MPPE recomenda nova licitação para linhas de ônibus de Caruaru e aponta irregularidades na concessão do Lote L01

Ministério Público de Pernambuco quer anulação de termos que permitiram transferência da operação para a Bandeira Mobilidade, mas recomenda manutenção temporária do serviço por até 180 dias; apuração ...
Caruaru

O Ministério Público de Pernambuco (MPPE) recomendou à Prefeitura de Caruaru e à Autarquia de Mobilidade de Caruaru (AMC) a adoção de uma série de medidas relacionadas à concessão do Lote L01 do transporte público municipal, atualmente operado pela Bandeira Mobilidade e Serviços Ltda. Entre as providências estão a anulação de termos vinculados à transferência da concessão, a realização de uma nova licitação em até 180 dias e medidas para garantir que as linhas continuem funcionando durante o período de transição.

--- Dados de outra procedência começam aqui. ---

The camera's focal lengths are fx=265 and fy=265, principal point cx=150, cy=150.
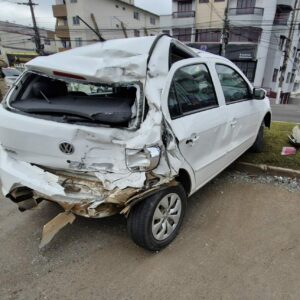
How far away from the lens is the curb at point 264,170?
3.94m

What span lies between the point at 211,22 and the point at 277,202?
3053cm

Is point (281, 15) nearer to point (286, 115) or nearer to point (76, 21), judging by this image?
point (286, 115)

A recomendação conjunta das Promotorias de Defesa do Patrimônio Público e do Meio Ambiente também determina providências relacionadas à regularização da frota, à retenção de parte da receita tarifária e à adequação ambiental da garagem operacional, onde a apuração do MPPE identificou lançamento direto de efluentes sem tratamento no Rio Ipojuca.

Apesar de questionar juridicamente os atos que possibilitaram a transferência da operação, o Ministério Público não recomenda a interrupção imediata das linhas. A proposta é que a atual operadora permaneça responsável pelo Lote L01 em caráter precário e transitório por, no máximo, 180 dias, período destinado à realização de uma nova concorrência pública.

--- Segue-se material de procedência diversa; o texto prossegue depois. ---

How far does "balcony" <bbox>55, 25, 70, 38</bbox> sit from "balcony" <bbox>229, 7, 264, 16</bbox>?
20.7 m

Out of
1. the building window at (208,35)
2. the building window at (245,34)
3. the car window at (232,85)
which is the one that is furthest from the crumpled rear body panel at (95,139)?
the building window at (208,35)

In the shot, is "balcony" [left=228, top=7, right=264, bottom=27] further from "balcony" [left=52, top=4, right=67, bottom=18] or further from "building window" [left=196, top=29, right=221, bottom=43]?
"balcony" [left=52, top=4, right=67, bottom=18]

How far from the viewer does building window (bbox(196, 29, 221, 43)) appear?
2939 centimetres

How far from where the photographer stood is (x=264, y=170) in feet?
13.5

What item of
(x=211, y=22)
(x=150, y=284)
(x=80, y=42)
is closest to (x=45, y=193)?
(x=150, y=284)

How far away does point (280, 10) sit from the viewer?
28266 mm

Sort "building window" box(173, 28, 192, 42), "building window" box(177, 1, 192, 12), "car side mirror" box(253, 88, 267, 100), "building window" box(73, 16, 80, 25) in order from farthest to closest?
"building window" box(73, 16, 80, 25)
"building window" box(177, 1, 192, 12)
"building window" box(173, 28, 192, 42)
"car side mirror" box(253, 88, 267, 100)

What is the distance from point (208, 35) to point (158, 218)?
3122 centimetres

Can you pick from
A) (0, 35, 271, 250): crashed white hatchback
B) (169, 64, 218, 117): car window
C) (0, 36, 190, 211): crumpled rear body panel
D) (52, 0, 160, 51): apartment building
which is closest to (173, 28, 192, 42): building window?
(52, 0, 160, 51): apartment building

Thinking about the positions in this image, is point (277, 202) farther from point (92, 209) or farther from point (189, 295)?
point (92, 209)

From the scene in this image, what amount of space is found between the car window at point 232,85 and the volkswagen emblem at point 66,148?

A recomendação, assinada pelos promotores de Justiça Marcus Tieppo, da Defesa do Patrimônio Público, e Jeanne Bezerra, da Defesa do Meio Ambiente, foi publicada no Diário Oficial do MPPE de 10 de setembro de 2026.

MPPE recomenda anulação de aditivos da concessão do Lote L01

No âmbito da defesa do patrimônio público, o MPPE recomenda a declaração de nulidade do 2º e do 3º Termos Aditivos, além do Termo de Transferência vinculados ao Contrato de Concessão nº 010/2015.

Esses instrumentos estão relacionados à transferência da operação do Lote L01, originalmente concedido à Capital do Agreste, para a Bandeira Mobilidade e Serviços.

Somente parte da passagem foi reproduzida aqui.